President Biden, Bernie Sanders, AOC and others are missing the opportunity to inform the public and offer solutions.
The first article shows that most Americans believe the economy is rigged. (They are right. It is rigged.)The second article shows that the news media is silent on talking about this.
Three Americans have as much wealth as the lower 160 million. One family in 6 is food insecure.
The 2023 update of the World Inequality Database includes new findings for North America and Oceania: The United States (US) remains an outlier of the region: more than 20% of US national income is going to the richest 1% of the population (and nearly 50% to the top 10%).
Income disparities are now so pronounced that America’s richest 1 percent of households averaged 104 times as much income as the bottom 20 percent in 2020, according to the Congressional Budget Office.

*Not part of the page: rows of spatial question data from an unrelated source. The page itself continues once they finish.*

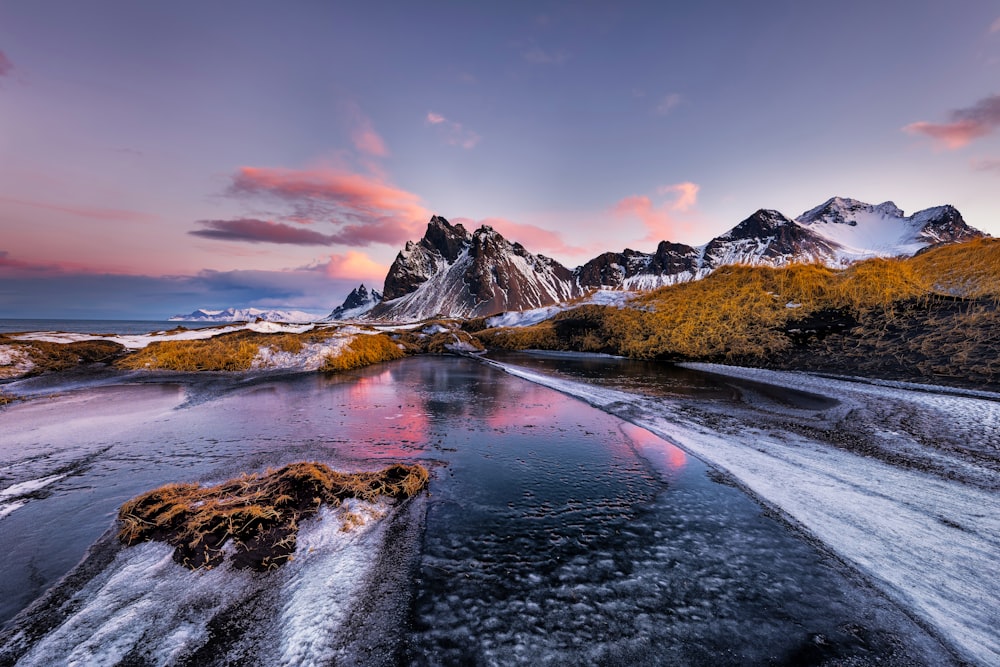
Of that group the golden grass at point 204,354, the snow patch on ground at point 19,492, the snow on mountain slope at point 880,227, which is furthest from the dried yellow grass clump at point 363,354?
the snow on mountain slope at point 880,227

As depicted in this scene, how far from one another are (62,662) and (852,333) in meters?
22.0

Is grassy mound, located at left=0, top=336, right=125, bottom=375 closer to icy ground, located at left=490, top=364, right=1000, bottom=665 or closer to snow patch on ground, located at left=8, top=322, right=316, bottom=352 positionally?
snow patch on ground, located at left=8, top=322, right=316, bottom=352

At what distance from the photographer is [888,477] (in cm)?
564

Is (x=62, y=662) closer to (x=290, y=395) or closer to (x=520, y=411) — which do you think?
(x=520, y=411)

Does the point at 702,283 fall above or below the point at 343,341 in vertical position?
above

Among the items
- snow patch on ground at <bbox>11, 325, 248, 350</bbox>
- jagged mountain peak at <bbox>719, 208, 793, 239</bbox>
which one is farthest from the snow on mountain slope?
snow patch on ground at <bbox>11, 325, 248, 350</bbox>

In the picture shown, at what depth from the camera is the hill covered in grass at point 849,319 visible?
11.3 m

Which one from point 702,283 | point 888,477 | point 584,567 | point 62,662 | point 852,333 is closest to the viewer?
point 62,662

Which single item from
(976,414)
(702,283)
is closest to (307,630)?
(976,414)

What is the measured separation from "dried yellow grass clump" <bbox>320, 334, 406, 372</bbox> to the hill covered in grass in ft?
59.6

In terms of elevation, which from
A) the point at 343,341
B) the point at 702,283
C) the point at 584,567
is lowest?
the point at 584,567

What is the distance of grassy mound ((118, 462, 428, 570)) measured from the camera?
12.8ft

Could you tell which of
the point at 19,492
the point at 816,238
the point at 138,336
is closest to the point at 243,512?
the point at 19,492

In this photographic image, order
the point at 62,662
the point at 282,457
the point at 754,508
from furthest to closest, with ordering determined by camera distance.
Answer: the point at 282,457 → the point at 754,508 → the point at 62,662
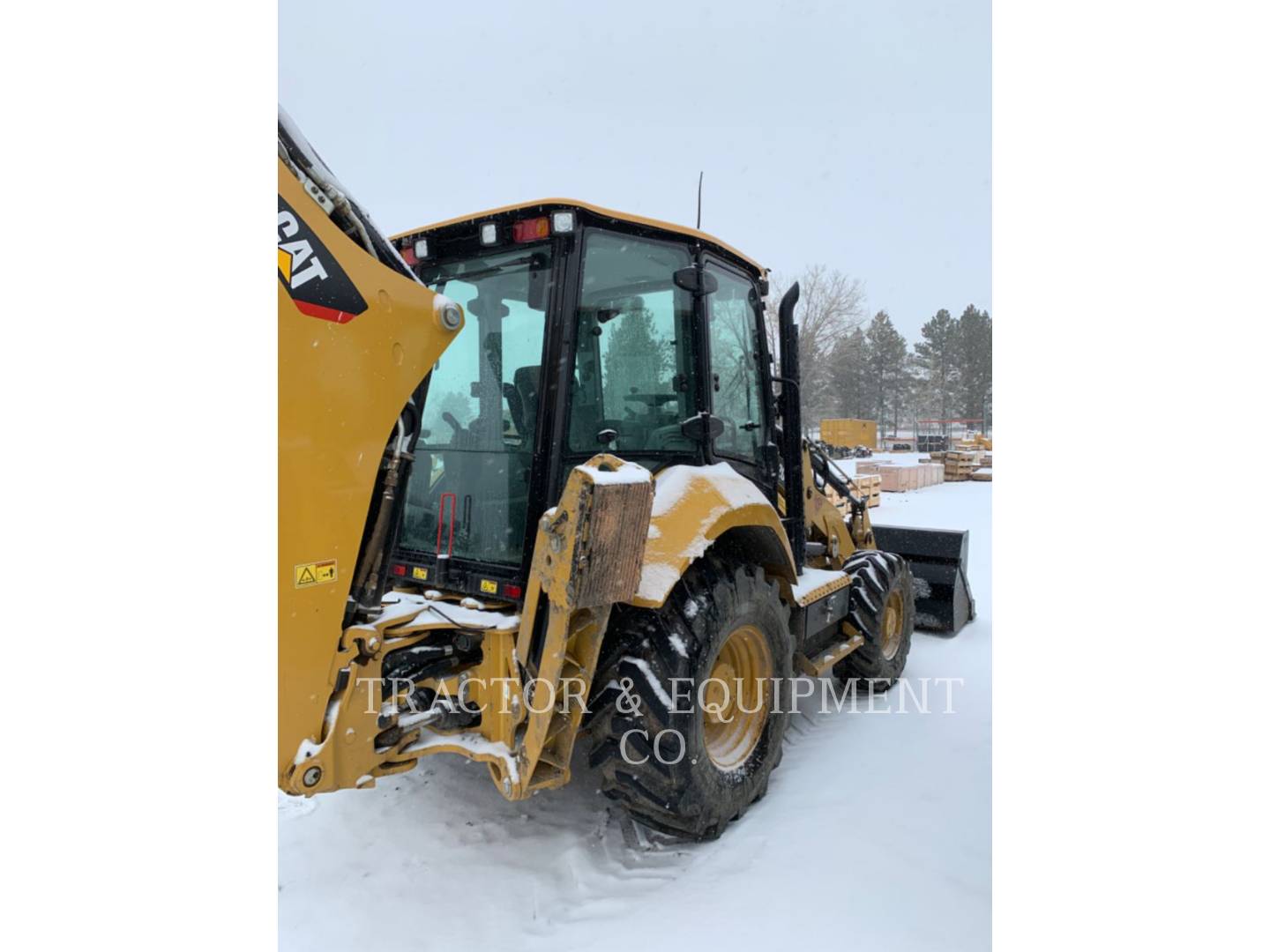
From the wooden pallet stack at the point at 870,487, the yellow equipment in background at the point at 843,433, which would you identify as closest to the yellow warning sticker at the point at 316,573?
the wooden pallet stack at the point at 870,487

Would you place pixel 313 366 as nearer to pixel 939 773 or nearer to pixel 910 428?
pixel 939 773

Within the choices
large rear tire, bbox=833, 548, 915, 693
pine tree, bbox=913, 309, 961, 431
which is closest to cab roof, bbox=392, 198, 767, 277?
large rear tire, bbox=833, 548, 915, 693

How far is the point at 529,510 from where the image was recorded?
270 cm

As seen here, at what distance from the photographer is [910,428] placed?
99.0 ft

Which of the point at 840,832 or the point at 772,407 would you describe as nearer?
the point at 840,832

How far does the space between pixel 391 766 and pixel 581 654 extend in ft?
2.28

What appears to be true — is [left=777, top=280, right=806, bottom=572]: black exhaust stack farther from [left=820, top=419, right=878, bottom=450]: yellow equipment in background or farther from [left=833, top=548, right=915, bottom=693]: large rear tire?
[left=820, top=419, right=878, bottom=450]: yellow equipment in background

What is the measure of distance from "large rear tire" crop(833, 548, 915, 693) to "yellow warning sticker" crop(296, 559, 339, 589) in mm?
Result: 3161

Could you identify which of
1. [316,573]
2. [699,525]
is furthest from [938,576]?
[316,573]

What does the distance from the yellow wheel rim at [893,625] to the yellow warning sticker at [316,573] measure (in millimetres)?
3619

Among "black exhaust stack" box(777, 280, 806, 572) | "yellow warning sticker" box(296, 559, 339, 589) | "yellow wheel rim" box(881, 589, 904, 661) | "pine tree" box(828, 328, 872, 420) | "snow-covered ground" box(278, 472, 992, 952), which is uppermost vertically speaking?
"pine tree" box(828, 328, 872, 420)

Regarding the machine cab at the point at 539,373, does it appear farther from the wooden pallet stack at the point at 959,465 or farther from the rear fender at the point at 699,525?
the wooden pallet stack at the point at 959,465

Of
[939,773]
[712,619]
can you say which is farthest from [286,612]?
[939,773]

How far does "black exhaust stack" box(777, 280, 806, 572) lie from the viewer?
3855mm
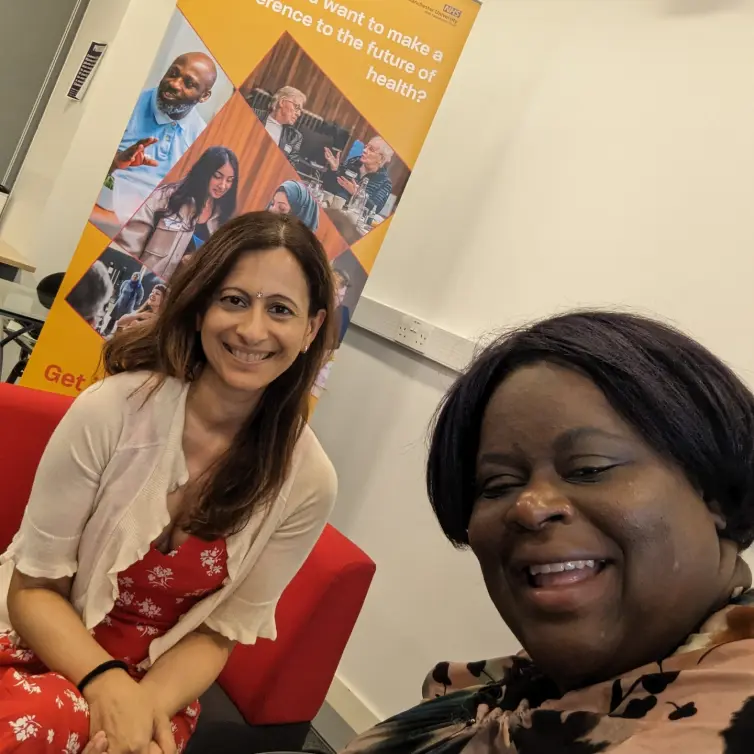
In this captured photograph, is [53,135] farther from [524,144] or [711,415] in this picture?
[711,415]

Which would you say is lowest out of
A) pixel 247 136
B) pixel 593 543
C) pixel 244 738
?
pixel 244 738

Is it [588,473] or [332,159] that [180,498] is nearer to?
[588,473]

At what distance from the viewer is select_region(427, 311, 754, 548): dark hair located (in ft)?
2.08

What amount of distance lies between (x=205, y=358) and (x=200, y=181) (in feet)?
3.14

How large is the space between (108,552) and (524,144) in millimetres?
1801

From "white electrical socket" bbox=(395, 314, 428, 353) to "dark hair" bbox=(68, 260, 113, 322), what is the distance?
0.96m

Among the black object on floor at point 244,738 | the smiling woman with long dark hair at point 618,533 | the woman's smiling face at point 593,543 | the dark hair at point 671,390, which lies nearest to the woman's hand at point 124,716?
the black object on floor at point 244,738

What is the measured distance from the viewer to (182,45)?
204 cm

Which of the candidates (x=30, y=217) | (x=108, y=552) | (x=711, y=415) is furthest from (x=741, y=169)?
(x=30, y=217)

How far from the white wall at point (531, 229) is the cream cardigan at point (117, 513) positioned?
898mm

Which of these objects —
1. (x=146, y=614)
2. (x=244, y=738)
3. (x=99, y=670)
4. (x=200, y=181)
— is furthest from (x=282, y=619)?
(x=200, y=181)

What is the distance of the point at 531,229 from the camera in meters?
2.25

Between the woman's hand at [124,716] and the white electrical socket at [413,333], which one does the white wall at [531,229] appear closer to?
the white electrical socket at [413,333]

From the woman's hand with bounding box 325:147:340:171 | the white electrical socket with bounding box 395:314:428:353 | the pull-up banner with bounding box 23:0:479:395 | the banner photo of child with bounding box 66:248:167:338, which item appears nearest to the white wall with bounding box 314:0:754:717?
the white electrical socket with bounding box 395:314:428:353
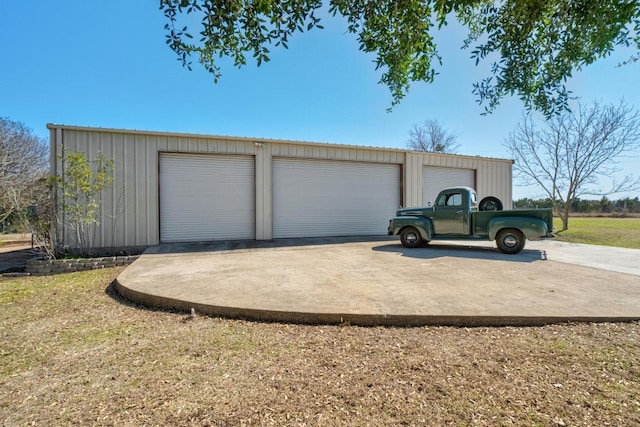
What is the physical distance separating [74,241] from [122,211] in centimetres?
136

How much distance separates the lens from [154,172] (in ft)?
28.5

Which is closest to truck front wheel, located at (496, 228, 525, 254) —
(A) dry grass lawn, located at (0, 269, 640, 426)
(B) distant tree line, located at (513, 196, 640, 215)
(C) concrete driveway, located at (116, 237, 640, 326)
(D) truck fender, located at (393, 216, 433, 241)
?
(C) concrete driveway, located at (116, 237, 640, 326)

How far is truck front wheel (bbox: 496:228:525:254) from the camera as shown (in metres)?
7.24

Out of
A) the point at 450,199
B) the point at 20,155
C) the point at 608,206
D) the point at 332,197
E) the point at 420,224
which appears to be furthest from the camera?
the point at 608,206

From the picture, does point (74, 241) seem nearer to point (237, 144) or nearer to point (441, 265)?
point (237, 144)

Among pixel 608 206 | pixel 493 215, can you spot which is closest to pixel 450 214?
pixel 493 215

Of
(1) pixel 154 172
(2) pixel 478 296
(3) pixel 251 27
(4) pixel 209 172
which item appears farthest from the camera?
(4) pixel 209 172

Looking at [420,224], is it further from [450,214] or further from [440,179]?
[440,179]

Consider these findings from a 2014 study: Asked what they view as an ideal pay ratio between CEOs and unskilled workers, Americans pointed to a ratio of 7-to-1. The real ratio at the time? 354-to-1. Meanwhile, Americans thought that the actual ratio was more like 30-to-1, about an order of magnitude off from reality.
There’s no way to get to Americans’ preferred level of equality without a massive redistribution of income. But is the public going to push for this sort of redistribution if media distract them from the topic, or if a lack of coverage results in them not even recognizing the extent of inequality in the first place?
I encourage you to read both articles.
Many Americans Believe the Economy Is Rigged
Inequality: The Biggest Story Corporate Media Isn’t Covering
For media outlets owned by the wealthy, there’s obvious utility in directing the conversation away from inequality and toward other concerns.